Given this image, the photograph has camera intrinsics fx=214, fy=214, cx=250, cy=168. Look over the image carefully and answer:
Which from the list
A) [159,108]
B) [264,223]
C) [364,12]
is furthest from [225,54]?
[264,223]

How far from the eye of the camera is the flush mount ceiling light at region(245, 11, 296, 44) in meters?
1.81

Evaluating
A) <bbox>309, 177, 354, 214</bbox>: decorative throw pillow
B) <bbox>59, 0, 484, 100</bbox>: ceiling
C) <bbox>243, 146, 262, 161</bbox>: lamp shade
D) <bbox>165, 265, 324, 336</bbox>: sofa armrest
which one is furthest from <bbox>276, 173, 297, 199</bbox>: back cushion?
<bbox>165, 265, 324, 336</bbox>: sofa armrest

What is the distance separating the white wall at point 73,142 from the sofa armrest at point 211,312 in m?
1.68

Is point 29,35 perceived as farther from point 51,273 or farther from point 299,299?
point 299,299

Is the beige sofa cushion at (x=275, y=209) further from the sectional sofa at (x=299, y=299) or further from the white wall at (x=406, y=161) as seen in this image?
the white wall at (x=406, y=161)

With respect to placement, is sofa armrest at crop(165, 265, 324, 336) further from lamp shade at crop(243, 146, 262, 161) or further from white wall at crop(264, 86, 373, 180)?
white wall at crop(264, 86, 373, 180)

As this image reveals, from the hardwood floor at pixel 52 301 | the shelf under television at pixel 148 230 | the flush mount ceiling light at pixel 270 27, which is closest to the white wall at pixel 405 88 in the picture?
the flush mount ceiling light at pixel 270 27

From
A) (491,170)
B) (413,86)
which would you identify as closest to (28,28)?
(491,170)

★ ★ ★ ★ ★ ★ ★

Write out the data again, exactly and in full.

Task response:
Given this image, the photograph has camera intrinsics fx=214, fy=214, cx=250, cy=168. Look over the image carefully and answer:
Which from the list
A) [159,108]
B) [264,223]
C) [364,12]
is furthest from [225,54]?
[264,223]

How far from the eye of the camera is the flush mount ceiling light at region(245, 11, 296, 44) in meters?
1.81

Evaluating
A) <bbox>309, 177, 354, 214</bbox>: decorative throw pillow
B) <bbox>59, 0, 484, 100</bbox>: ceiling
C) <bbox>243, 146, 262, 161</bbox>: lamp shade
D) <bbox>165, 265, 324, 336</bbox>: sofa armrest
which one is furthest from <bbox>276, 173, 297, 199</bbox>: back cushion?
<bbox>165, 265, 324, 336</bbox>: sofa armrest

What is the distance separating the white wall at point 73,142 from the sofa armrest at point 211,312 in m?
1.68

Is point 29,35 perceived as farther from point 51,273 or farther from point 299,299?
point 299,299

Is the beige sofa cushion at (x=275, y=209) further from the sectional sofa at (x=299, y=299) or further from the white wall at (x=406, y=161) as seen in this image?
the white wall at (x=406, y=161)

With respect to placement, is sofa armrest at crop(165, 265, 324, 336) further from lamp shade at crop(243, 146, 262, 161) or further from white wall at crop(264, 86, 373, 180)?
white wall at crop(264, 86, 373, 180)

As this image reveals, from the hardwood floor at pixel 52 301 | the shelf under television at pixel 148 230 | the flush mount ceiling light at pixel 270 27, which is closest to the white wall at pixel 405 88 in the picture?
the flush mount ceiling light at pixel 270 27

From
A) (491,170)
B) (413,86)
which would you identify as closest to (28,28)?
(491,170)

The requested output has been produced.